Information provided
☆ ☆ ☆ ☆
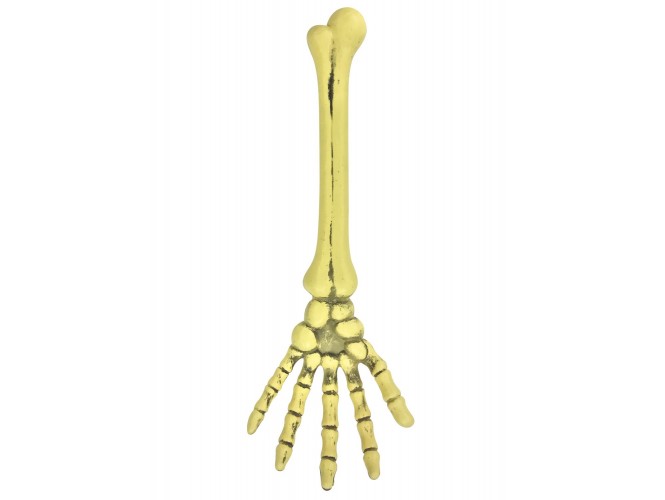 Αποκριάτικα Χέρια Σκελετού 18''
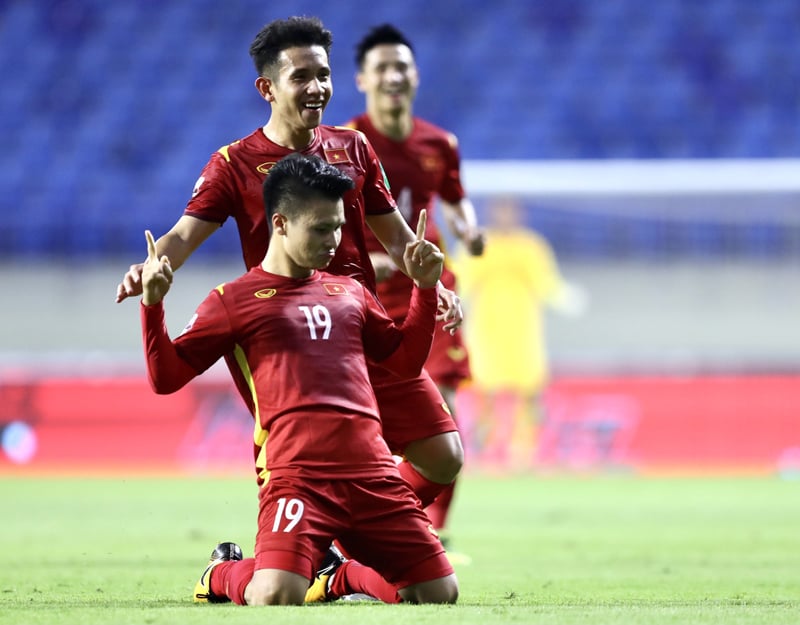 BLV Quang Tùng: &quot;ĐT Việt Nam có đủ &quot;vũ khí&quot; để đánh bại Indonesia&quot; - Ảnh 3.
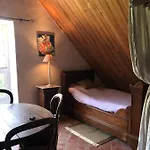Pensión Chez Maupassant *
☆ ☆ ☆ ☆
What you will do
Print all of the material exactly. Omit pictures.

Exercise output
 Αποκριάτικα Χέρια Σκελετού 18''
 BLV Quang Tùng: &quot;ĐT Việt Nam có đủ &quot;vũ khí&quot; để đánh bại Indonesia&quot; - Ảnh 3.
Pensión Chez Maupassant *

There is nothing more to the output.